Девчонка приставила ладонь к уху.
— Прости, не расслышала?
— Мы были едва знакомы, — повысила голос Мариам.
— А-а-а.
— Тебе что-то надо?
— Мариам-джан, я только хотела... Насчет того, что он сказал вчера вечером...
— Я сама хотела поговорить с тобой об этом.
— Да, пожалуйста, — поспешно ответила девчонка. В голосе ее слышалось облегчение. Она сделала шаг вперед.
Во дворе запела иволга. По улице кто-то волочил тележку, стрекотали спицы, хрустели обитые железом колеса. Издали донеслось три выстрела, потом еще один, и все стихло.
— Я не буду твоей прислугой, — отчеканила Мариам. — Не буду, и все.
Девчонка вздрогнула.
— Конечно же нет...
— Какая бы ты ни была царица, помыкать собой я не позволю. Можешь ему жаловаться. Не подчинюсь, хоть бы он мне глотку перерезал. Слышала? Я тебе не служанка.
— Нет! Я как раз хотела сказать...
— Если рассчитываешь от меня избавиться, сыграть на своей красоте, предупреждаю: не выйдет. Я сюда явилась вперед тебя. Меня так просто не выкинешь. Я за себя постою.
— Я и не собиралась...
— Как я погляжу, твои раны зажили. Так что свою часть работы по дому ты сможешь выполнять.
Девчонка быстро закивала, даже чай пролила. Только не заметила.
— Я как раз хотела поблагодарить тебя за заботу обо мне...
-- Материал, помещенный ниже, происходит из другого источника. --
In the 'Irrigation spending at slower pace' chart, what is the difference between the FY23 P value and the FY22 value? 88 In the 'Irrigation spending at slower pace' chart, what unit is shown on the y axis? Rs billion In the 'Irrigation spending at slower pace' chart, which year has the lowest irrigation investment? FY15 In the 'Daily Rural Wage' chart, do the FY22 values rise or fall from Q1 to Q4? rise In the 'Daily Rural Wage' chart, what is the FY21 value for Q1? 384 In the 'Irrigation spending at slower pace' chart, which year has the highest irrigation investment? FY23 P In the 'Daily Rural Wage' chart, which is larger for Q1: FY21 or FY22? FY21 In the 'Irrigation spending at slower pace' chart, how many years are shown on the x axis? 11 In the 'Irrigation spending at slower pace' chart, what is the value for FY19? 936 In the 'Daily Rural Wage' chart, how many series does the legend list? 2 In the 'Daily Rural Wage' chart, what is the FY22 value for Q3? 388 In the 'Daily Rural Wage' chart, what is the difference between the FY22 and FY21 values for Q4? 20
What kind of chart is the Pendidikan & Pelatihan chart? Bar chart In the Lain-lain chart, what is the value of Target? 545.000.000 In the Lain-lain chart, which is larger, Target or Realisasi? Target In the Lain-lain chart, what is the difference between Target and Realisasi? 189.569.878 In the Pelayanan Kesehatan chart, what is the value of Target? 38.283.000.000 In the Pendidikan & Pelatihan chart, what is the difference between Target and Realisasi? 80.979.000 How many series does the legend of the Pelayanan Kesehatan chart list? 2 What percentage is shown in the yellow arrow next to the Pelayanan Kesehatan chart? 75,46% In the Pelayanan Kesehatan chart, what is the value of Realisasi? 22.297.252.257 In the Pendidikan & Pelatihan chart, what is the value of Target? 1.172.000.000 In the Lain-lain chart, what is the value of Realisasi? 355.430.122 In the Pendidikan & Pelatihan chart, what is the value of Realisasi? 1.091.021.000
— Если бы я только знала, — прошипела Мариам, — что ты уведешь у меня мужа, я бы ни за что не стала тебя кормить и обмывать.
— Да разве...
— На мне кухня и мытье посуды. На тебе — стирка и уборка. Все остальное будем делать по очереди. И вот еще что. Ты ко мне в подружки не набивайся. Я уж лучше одна как-нибудь. Ты меня оставляешь в покое, а я — тебя. Вот так и будем жить. По моим правилам.
Когда Мариам закончила свою речь, сердце у нее колотилось, во рту пересохло. Никогда она ни с кем не говорила в таком тоне, никогда так резко не заявляла о себе. Взрыв гнева вымотал ее, да и не стоила игра свеч: плечи у девчонки поникли, глаза наполнились слезами, даже жалко стало.
Мариам протянула девчонке сложенные рубашки:
— Положи их в комод, не в шкаф. Он любит, чтобы белое было в верхнем ящике, а все остальное — в среднем, вместе с носками.
Лейла поставила чашку на пол и потянулась за бельем.